[[ Excerpted records open ]]
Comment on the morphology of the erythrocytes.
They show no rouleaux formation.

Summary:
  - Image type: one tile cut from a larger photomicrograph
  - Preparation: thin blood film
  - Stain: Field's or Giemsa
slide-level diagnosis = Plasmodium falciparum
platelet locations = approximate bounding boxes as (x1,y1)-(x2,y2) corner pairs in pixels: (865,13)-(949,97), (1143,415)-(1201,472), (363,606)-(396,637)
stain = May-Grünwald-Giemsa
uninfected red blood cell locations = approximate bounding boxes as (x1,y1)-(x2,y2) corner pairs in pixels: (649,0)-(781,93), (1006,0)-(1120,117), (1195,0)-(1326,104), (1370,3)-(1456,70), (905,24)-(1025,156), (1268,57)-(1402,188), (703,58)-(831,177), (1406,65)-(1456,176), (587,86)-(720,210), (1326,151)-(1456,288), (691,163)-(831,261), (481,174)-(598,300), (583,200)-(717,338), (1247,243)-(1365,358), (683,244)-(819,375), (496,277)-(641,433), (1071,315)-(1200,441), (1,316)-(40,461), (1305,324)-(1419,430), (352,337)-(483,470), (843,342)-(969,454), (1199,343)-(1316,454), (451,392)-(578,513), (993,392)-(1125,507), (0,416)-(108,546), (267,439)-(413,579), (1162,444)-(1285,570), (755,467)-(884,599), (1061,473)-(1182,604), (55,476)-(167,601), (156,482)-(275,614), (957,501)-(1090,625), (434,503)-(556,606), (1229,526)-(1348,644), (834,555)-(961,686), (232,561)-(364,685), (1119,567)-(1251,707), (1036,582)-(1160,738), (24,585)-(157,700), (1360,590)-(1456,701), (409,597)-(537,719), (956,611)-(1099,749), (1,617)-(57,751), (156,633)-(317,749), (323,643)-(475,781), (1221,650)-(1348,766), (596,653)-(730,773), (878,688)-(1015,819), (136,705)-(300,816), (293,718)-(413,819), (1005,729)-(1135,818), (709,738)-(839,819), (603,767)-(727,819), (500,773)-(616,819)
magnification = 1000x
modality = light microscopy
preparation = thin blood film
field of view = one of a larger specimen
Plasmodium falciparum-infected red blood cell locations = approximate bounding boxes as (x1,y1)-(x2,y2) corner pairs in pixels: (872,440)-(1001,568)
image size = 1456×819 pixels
[[ Excerpted records closed ]]
▶ _Exercise_
Output all of the data again, exactly.

▶ _Written answer_
Comment on the morphology of the erythrocytes.
They show no rouleaux formation.

Summary:
  - Image type: one tile cut from a larger photomicrograph
  - Preparation: thin blood film
  - Stain: Field's or Giemsa
slide-level diagnosis = Plasmodium falciparum
platelet locations = approximate bounding boxes as (x1,y1)-(x2,y2) corner pairs in pixels: (865,13)-(949,97), (1143,415)-(1201,472), (363,606)-(396,637)
stain = May-Grünwald-Giemsa
uninfected red blood cell locations = approximate bounding boxes as (x1,y1)-(x2,y2) corner pairs in pixels: (649,0)-(781,93), (1006,0)-(1120,117), (1195,0)-(1326,104), (1370,3)-(1456,70), (905,24)-(1025,156), (1268,57)-(1402,188), (703,58)-(831,177), (1406,65)-(1456,176), (587,86)-(720,210), (1326,151)-(1456,288), (691,163)-(831,261), (481,174)-(598,300), (583,200)-(717,338), (1247,243)-(1365,358), (683,244)-(819,375), (496,277)-(641,433), (1071,315)-(1200,441), (1,316)-(40,461), (1305,324)-(1419,430), (352,337)-(483,470), (843,342)-(969,454), (1199,343)-(1316,454), (451,392)-(578,513), (993,392)-(1125,507), (0,416)-(108,546), (267,439)-(413,579), (1162,444)-(1285,570), (755,467)-(884,599), (1061,473)-(1182,604), (55,476)-(167,601), (156,482)-(275,614), (957,501)-(1090,625), (434,503)-(556,606), (1229,526)-(1348,644), (834,555)-(961,686), (232,561)-(364,685), (1119,567)-(1251,707), (1036,582)-(1160,738), (24,585)-(157,700), (1360,590)-(1456,701), (409,597)-(537,719), (956,611)-(1099,749), (1,617)-(57,751), (156,633)-(317,749), (323,643)-(475,781), (1221,650)-(1348,766), (596,653)-(730,773), (878,688)-(1015,819), (136,705)-(300,816), (293,718)-(413,819), (1005,729)-(1135,818), (709,738)-(839,819), (603,767)-(727,819), (500,773)-(616,819)
magnification = 1000x
modality = light microscopy
preparation = thin blood film
field of view = one of a larger specimen
Plasmodium falciparum-infected red blood cell locations = approximate bounding boxes as (x1,y1)-(x2,y2) corner pairs in pixels: (872,440)-(1001,568)
image size = 1456×819 pixels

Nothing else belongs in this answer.